WORK REQUIRED:
The records below need to be repeated exactly, though not their pictures.

───

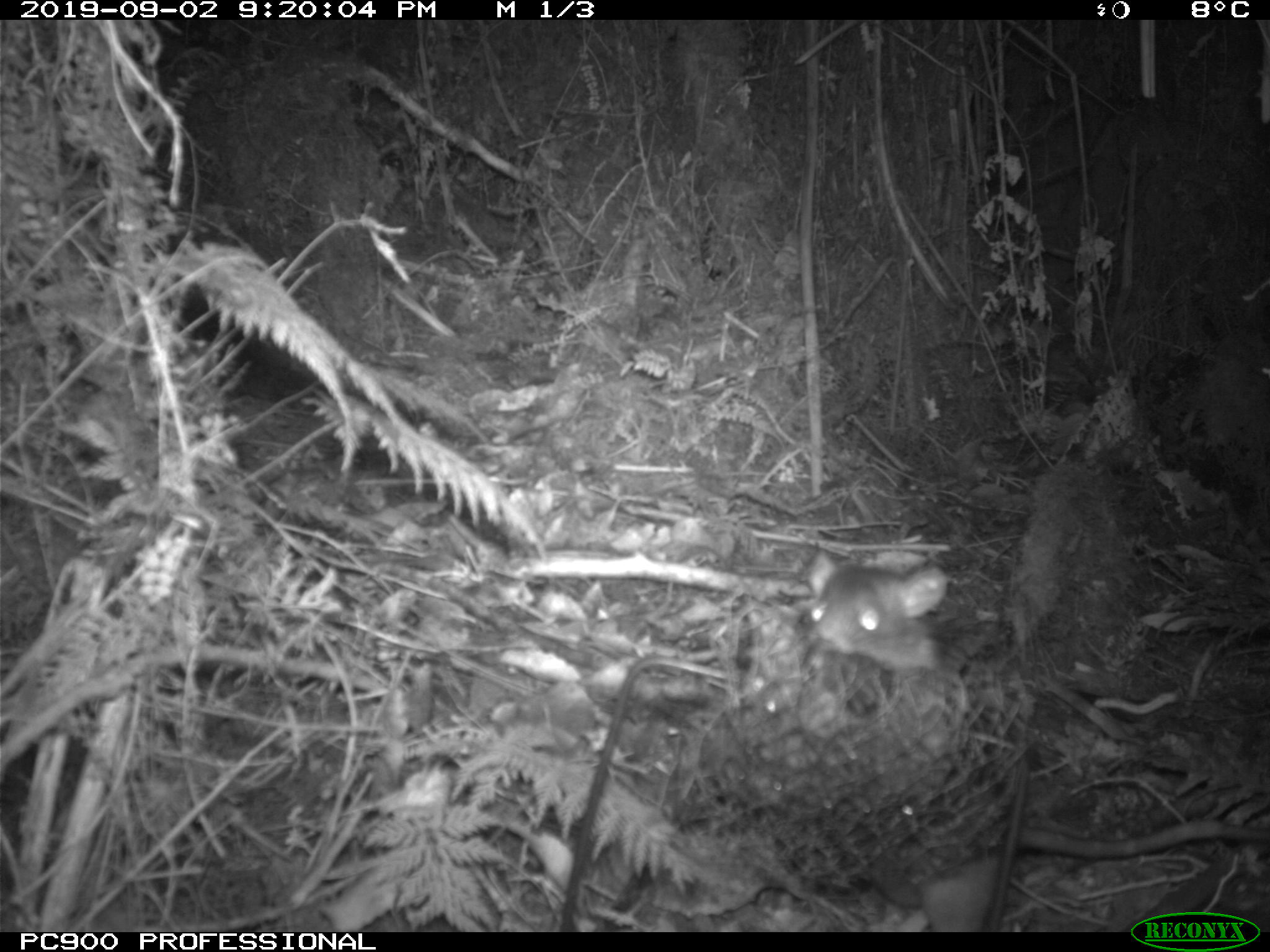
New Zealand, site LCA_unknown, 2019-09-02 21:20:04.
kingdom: Animalia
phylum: Chordata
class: Mammalia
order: Rodentia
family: Muridae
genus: Rattus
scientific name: Rattus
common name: rat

───

EXERCISE OUTPUT:
New Zealand, site LCA_unknown, 2019-09-02 21:20:04.
kingdom: Animalia
phylum: Chordata
class: Mammalia
order: Rodentia
family: Muridae
genus: Rattus
scientific name: Rattus
common name: rat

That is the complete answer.